Category Whitepapers and Guides
DevOpsDays Edinburgh took place on the 17th and 18th October this year at the wonderful Dynamic Earth venue. Boasting a mix of technical presentations and talks about people and culture, this year’s event didn’t disappoint!
After submitting to the conference’s Call for Papers, I (Ali Hill – Test Consultant at ECS Digital) was lucky enough to be selected to speak. I was presenting my talk ‘Don’t be a Hero’ in which I share my experiences with burnout and some methods I used to recover. I have previously blogged about the topic here.
If you’re more of a video kind of person, you can watch a recording of my talk from DevOpsDays Edinburgh on YouTube.
ECS Digital were also Gold sponsors of the event, meaning a number of the team got to meet and discuss hot topics with many conference attendees.
This was going to be my first full DevOpsDays conference. After hearing so many great things about the event, I was really excited about experiencing a mixture of different activities throughout the day.
The main talks were all of a very high standard. I particularly enjoyed the talks detailing DevOps transformations within their own organisations. Here are the ones I attended, and the takeaways I took from them:
Andy Burgin gave an in-depth description of the DevOps transformation that he has experienced whilst working at SkyBet. In 2016, SkyBet adopted the tribes and squads model. By 2019 this model needed to scale, given the huge number of products and platforms SkyBet needed to support.

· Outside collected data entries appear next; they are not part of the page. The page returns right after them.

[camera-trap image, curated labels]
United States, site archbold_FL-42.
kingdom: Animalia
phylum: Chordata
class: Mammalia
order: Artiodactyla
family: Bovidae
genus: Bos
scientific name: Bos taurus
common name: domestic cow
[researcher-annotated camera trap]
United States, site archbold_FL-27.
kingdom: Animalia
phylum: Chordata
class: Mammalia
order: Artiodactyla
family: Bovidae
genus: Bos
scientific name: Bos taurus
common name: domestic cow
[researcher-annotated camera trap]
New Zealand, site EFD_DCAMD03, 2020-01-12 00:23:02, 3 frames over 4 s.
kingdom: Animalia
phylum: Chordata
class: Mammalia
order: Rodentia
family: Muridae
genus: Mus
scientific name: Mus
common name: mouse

Andy went into detail on both the ‘Product’ and ‘Teams’ workflows within their organisation. He described that the Product teams are responsible for taking an idea into a customer facing product. They do this by creating a PoC, then an MVP which receives feedback, and then a Minimum Marketable Product (MMP). The Teams pattern, on the other hand, looks after Platform as a Service (PaaS) within SkyBet. They have a similar workflow, but focus more on whose responsibility it is to support the product once it is live.
I particularly enjoyed SkyBet’s use of ChatOps and their MonkeyBot. MonkeyBot integrated with Slack could give an update of a Jira ticket, progress it, get others involved in the conversation and then resolve the ticket without an engineer needing to open Jira at all. Brilliant!
You can watch Andy’s talk here.
As well as Andy’s talk, Adarsh Shah and Priyanka Rao gave an overview of how creating a Platform Engineering team has enabled a DevOps culture within their organisation. Platform Engineering teams, in this example, were responsible for enabling teams to self-service different platforms to enable their software delivery. In this context, the organisation’s value and mission statement is to allow teams to deliver features quickly and confidently.
A common trap that Platform Teams can fall into is that they become another silo within the engineering department. Adarsh and Priyanka wanted to avoid that by sharing common business goals with other engineering teams. They also carried out regular knowledge sharing and root cause analysis sessions with members outside of their team. This led to a DevOps culture forming within the organisation.
You can watch Adarsh and Priyanka’s talk here.
Having talks in the morning, and then Ignite talks and Open Space sessions in the afternoon really helped with the energy of the conference. It’s quite easy to fall into a post-lunch slump whilst watching talks, but by mixing up the format throughout the day it kept everyone engaged.
This was my first time experiencing Ignite talks and they were a lot of fun! Ignite talks are five-minute talks consisting of twenty slides. The slides change every fifteen seconds and the presenters do not have control of this. This added an extra element of excitement to the presentations.
I particularly enjoyed Nik Knight’s Ignite talk on using coaching skills to use compassion. Nik suggested that coaches need to get good at three things:
Nik then recommended creating coaching dojos. Her dojos involve splitting into groups of three and performing three different rotating roles: a coach, a player and an observer. Reflect on what you learn and how it felt to perform those roles.
You can watch Nik’s talk for yourself here.
Finally, but certainly not least, the Open Spaces allowed people to suggest topics that they wanted to discuss with fellow attendees. You could suggest anything remotely to do with DevOps and then it was up to all attendees to vote for the ones they wanted to discuss.
What I enjoyed most about the Open Space idea, was that topics weren’t purely linked to technology. There were a number of Open Spaces run on technical topics such as Jenkins, branching strategies and how to effectively apply monitoring to your product, but there were also sessions on mental health and diversity in tech.
I attended the mental health discussion, and the participants were open and honest about their own experiences – something only possible because of the safe space DevOpsDays created. It was also great to hear that so many companies are launching their own mental health initiatives.
At ECS, we have recently launched an initiative which involved a number of others doing the Mental Health First Aid (MHFA) training – me included. Off the back of this training, we are starting to host events to encourage everyone to discuss mental health, and normalise these types of discussions. It was great to hear from the experiences and ideas of others in different organisations.
DevOpsDays Edinburgh was a wonderful event with a wide range of different types of sessions on a vast number of topics. The programme had a great mix of technical and non-technical talks and the Ignite talks and Open Space sessions followed this pattern.